Residents and business owners in East Elmhurst are up in arms against a motel that recently converted into a shelter. Despite protest, and emergency community board meetings The Department of Homeless Services went through with its plan to convert the Westway Motel on Astoria Boulevard into a shelter, soon to house 100 families. One of the residents living there, Jose Padilla, said, “I’ve been living here for about a month and a half.” He was reluctant to mention much more.
As was Shimara Callahan who said, “ the shelter is for men women and children with no where to go. I’m homeless, this is where I have to go.” According to the owner of the Danhauser flower shop next door to the shelter, William ‘Bill’ Gray, there are already 66 families living in the former motel. Gray and his wife of 65 years Gladys expressed many concerns for their safety. “I feel like I’m in ‘Nazi-land’ because I’m afraid to say anything,” Gladys said “The community is fighting this. We’re afraid…I hope they don’t retaliate.”
The couple was given a phone number by the one security guard in charge of monitoring the entire hotel, should they need to call in an incident. So far it’s been small things like rocks being thrown by teens living at the shelter and shattering the windows to the small house they rent out next door to their shop. Or the little ones who accidentally kick balls onto the property because they’ve no where else to play but the parking lot. And the noise complaints from the parties that go on from the parking lot of the shelter on weekends. But also something more damaging. The detriment to their business which has been in operation, through generations since 1889.
“People are afraid to come in. I don’t know if it’s physiological or what. But were doing less business,” said Mrs.Gray. The Gray’s expressed a fear that conditions for the business and community could only grow worse if future plans for the shelter are realized. “They’re talking about expanding the hotel to have a recreation center. They’re voting on it in December or January,” said Mr.Gray. The recreation center would be much needed by the residents of the Westway Motel. As there is virtually nothing near to the shelter at present except the Grand Central Parkway running parallel to the boulevard and residential property of single family homes. No groceries stores, schools, or parks for the many children that live at the shelter to play in.

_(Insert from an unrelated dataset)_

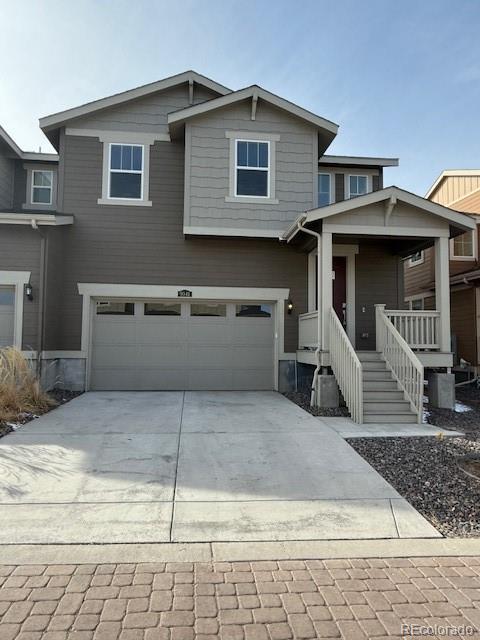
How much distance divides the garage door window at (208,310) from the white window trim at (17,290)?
12.3 feet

For the families in need who utilize the shelter, The Westway Motel is a place to lay their heads. But for business owners like the Gray’s and other residents of the neighborhood who vehemently protested the shelter earlier this year, the conversion of the hotel is nothing but bad news. The Department of Homeless Services could not be reached for comment on the matter. Until further resolution can be made about the shelter, those opposed to it like Glady’s Gray are left to question, “Do you really think that the media could make a difference?” the answer to this remains unclear.